Maria Magdalena Haldeman Schonauer re-married after the death of her husband Jacob. About 1764, not long after her first husband died, she wed Joseph Van Gundy (abt 1740-abt 1795) and had seven more children.

Court records show that Jacob and Maria Magdalena Schonauer’s son John Shonower inherited his father’s estate at the age of fourteen in 1774. But I can find no further mention of John or of his sister Barbara or of their unnamed sibling born after their father’s death. I had hoped to find mention of any of these three Shonower children with Maria Magdalena’s new family, the Van Gundys. But no luck.

There are other Schonauers in Pennsylvania at this time that are probably related, but don’t yet fit with certainty into either the Hans or Jost branches. One is Anna Schoenauer (another variant), who about 1755 in Lancaster County, Pennsylvania, married Christian Gehman as his second wife. There are indications that Anna Schoenauer is related to Hans “John” Schonauer and his nephew Jost Schonauer. Anna came from Hochstetten, Canton Bern, Switzerland, the area where Hans “John” and Jost were both born. Her soon-to-be-husband Christian Gehman arrived in the USA at the same time and on the same ship, Phoenix, as Jost. But I don’t know exactly how Anna is related to Hans and Jost. Her offspring wouldn’t have had the last name of Shanower anyway, so she’s not Henry Shanower’s mother, but Anna is an example of other Shanowers that don’t fit clearly into the known branches.

Two of these dangling Shanowers are Jacob Shanower, orphan, and his deceased father, John Shanower. In 1750 the Orphans Court of Lancaster County, Pennsylvania, appointed John Bare as this Jacob’s guardian after his father’s death, since Jacob was still a minor. Who are these unknown Jacob and John Shanower? Could they somehow correspond to the Hans “John” Schonauer and his son Jacob that are already part of the family tree?

The answer to that seems to be “no.” It’s true that Hans “John” Shanower’s death date is recorded as 1749, so if he’d left any minor children as orphans, they could logically have had guardians appointed in 1750. But Hans “John” Schonauer didn’t leave his children orphans. His wife, Ursula (1690-1773), was still alive in 1750 and would remain so for twenty-three more years. Perhaps Ursula Schonauer married again, this time to John Bare, and her new husband was appointed guardian of her children. But I know of no record of a second marriage for Ursula. And even if such a second marriage did occur, Hans “John” and Ursula Shonauer’s son Jacob was born in 1724, so he was no longer a minor when his father died. The age of majority was then 14 years old, and the Jacob born in 1724 would have been 26 years old in 1750. In fact, none of Hans “John” and Ursula Schonauer’s seven children were minors in 1750. Their youngest, also an Ursula (1732-1766), was about seventeen when her father died, and the next year she married Abraham Hershberger. None of these Schonauer children would have needed a guardian because of minority.
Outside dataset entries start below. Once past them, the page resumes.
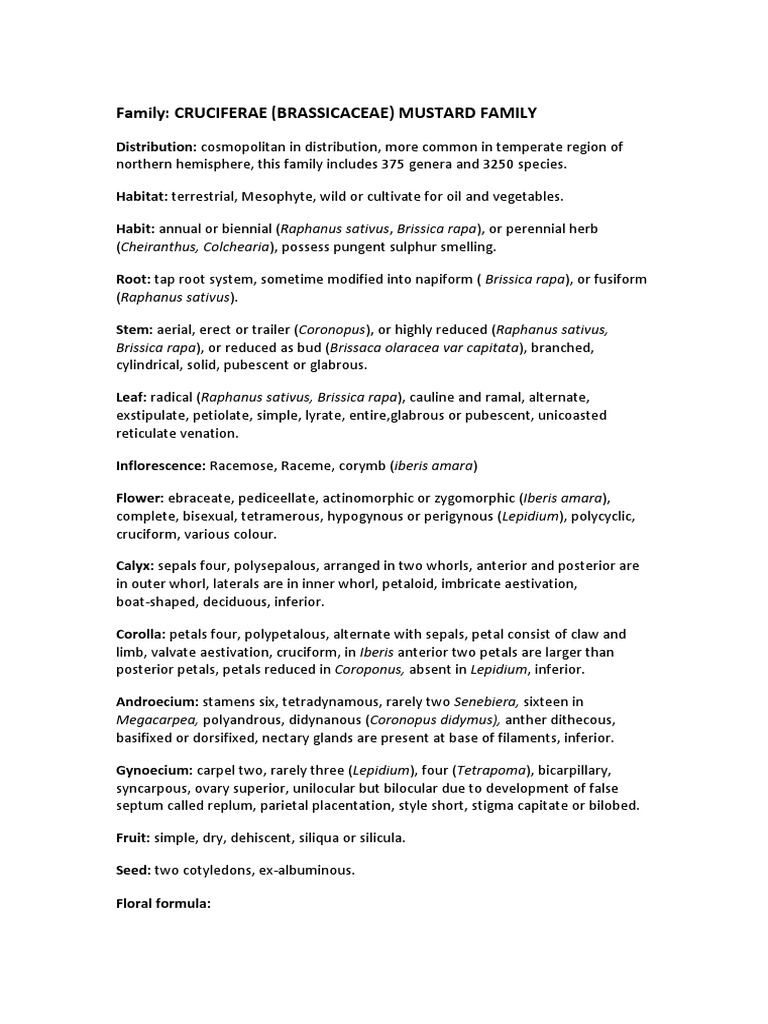 Family: CRUCIFERAE (BRASSICACEAE) MUSTARD FAMILY

Distribution: cosmopolitan in distribution, more common in temperate region of northern hemisphere, this family includes 375 genera and 3250 species.

Habitat: terrestrial, Mesophyte, wild or cultivate for oil and vegetables.

Habit: annual or biennial (Raphanus sativus, Brissica rapa), or perennial herb (Cheiranthus, Colchearia), possess pungent sulphur smelling.

Root: tap root system, sometime modified into napiform ( Brissica rapa), or fusiform (Raphanus sativus).

Stem: aerial, erect or trailer (Coronopus), or highly reduced (Raphanus sativus, Brissica rapa), or reduced as bud (Brissaca olaracea var capitata), branched, cylindrical, solid, pubescent or glabrous.

Leaf: radical (Raphanus sativus, Brissica rapa), cauline and ramal, alternate, exstipulate, petiolate, simple, lyrate, entire,glabrous or pubescent, unicoasted reticulate venation.

Inflorescence: Racemose, Raceme, corymb (iberis amara)

Flower: ebraceate, pediceellate, actinomorphic or zygomorphic (Iberis amara), complete, bisexual, tetramerous, hypogynous or perigynous (Lepidium), polycyclic, cruciform, various colour.

Calyx: sepals four, polysepalous, arranged in two whorls, anterior and posterior are in outer whorl, laterals are in inner whorl, petaloid, imbricate aestivation, boat-shaped, deciduous, inferior.

Corolla: petals four, polypetalous, alternate with sepals, petal consist of claw and limb, valvate aestivation, cruciform, in Iberis anterior two petals are larger than posterior petals, petals reduced in Coroponus, absent in Lepidium, inferior.

Androecium: stamens six, tetradynamous, rarely two Senebiera, sixteen in Megacarpea, polyandrous, didynanous (Coronopus didymus), anther dithecous, basifixed or dorsifixed, nectary glands are present at base of filaments, inferior.

Gynoecium: carpel two, rarely three (Lepidium), four (Tetrapoma), bicarpillary, syncarpous, ovary superior, unilocular but bilocular due to development of false septum called replum, parietal placentation, style short, stigma capitate or bilobed.

Fruit: simple, dry, dehiscent, siliqua or silicula.

Seed: two cotyledons, ex-albuminous.

Floral formula:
So in any case, Henry Shanower springs upon the scene without any proven forebears. It’s reasonable to assume that he’s related to the Hans “John” and Jost Schonauer family. But how does he fit in? Maybe it’s true that he was the third child of Jacob and Maria, still waiting in the womb when his father died. Or maybe he was the son of Christian Schonauer, of whom so little is known. Or maybe someone introduced an inaccuracy into the records. Who knows? Errors are likely. But I hope that one day the puzzle piece that will solve the riddle of Henry’s origin will turn up.